Conset Point Swell Statistics, Summer: All Swell – Any Wind
This picture illustrates the combination of swells directed at Conset Point through an average northern hemisphere summer. It is based on 5802 NWW3 model predictions since 2006 (values every 3 hours). The wave model does not forecast surf and wind right at the shore so we have chosen the most applicable grid node based on what we know about Conset Point, and at Conset Point the best grid node is 35 km away (22 miles).
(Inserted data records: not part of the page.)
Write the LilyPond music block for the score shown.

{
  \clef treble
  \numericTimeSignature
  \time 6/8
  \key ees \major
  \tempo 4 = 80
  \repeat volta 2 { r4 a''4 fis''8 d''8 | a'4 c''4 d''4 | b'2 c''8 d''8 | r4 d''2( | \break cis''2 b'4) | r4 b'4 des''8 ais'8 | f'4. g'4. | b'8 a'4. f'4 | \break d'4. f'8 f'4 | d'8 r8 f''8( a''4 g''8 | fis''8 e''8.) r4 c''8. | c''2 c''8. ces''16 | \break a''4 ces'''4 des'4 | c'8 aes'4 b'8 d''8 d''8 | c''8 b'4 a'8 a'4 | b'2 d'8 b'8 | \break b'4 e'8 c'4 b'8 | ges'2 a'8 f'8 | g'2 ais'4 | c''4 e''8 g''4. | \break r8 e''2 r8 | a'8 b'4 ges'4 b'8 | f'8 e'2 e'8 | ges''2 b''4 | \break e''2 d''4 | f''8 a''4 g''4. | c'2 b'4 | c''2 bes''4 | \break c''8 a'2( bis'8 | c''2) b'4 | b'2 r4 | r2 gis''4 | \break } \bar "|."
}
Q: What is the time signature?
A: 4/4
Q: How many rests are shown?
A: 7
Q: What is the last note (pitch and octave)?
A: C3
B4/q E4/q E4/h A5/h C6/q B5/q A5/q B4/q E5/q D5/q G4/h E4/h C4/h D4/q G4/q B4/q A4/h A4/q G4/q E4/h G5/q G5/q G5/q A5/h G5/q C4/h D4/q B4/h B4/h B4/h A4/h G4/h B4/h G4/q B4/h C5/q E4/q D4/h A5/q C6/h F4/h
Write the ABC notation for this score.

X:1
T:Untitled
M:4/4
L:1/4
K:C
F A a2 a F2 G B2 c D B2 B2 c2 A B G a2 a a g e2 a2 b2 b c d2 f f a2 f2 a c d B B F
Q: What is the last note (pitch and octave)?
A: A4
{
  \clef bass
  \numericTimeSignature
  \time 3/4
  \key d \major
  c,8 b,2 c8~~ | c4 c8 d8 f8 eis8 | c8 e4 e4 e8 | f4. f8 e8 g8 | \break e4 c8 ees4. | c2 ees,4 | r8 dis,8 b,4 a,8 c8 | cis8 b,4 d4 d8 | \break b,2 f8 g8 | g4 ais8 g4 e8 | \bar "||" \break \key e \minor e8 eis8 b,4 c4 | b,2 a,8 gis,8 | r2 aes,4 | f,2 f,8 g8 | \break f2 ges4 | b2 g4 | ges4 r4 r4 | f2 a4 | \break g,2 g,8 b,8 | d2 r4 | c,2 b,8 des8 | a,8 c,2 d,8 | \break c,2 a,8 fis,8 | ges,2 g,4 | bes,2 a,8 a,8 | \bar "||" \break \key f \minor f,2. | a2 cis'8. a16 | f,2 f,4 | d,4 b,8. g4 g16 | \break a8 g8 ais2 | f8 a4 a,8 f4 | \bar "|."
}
The rose diagram shows the distribution of swell sizes and directions, while the graph at the bottom shows the same thing but without direction information. Five colours illustrate increasing wave sizes. Blue shows the smallest swells, less that 0.5m (1.5 feet) high. These occurred only 38% of the time. Green and yellow show increasing swell sizes and red represents the largest swells, greater than >3m (>10ft). In both graphs, the area of any colour is proportional to how commonly that size swell was forecast.
The diagram implies that the dominant swell direction, shown by the longest spokes, was E (which was the same as the most common wind direction). Because the wave model grid is offshore, sometimes a strong offshore wind blows largest waves away from Conset Point and away from the coast. We lump these in with the no surf category of the bar chart. To keep it simple we don't show these in the rose graph. Because wind determines whether or not waves are clean enough to surf at Conset Point, you can load a different image that shows only the swells that were predicted to coincide with glassy or offshore wind conditions. In a typical northern hemisphere summer, swells large enough to cause surfable waves at Conset Point run for about 62% of the time.
IMPORTANT: Beta version feature! Swell heights are open water values from NWW3. There is no attempt to model near-shore effects. Coastal wave heights will generally be less, especially if the break does not have unobstructed exposure to the open ocean.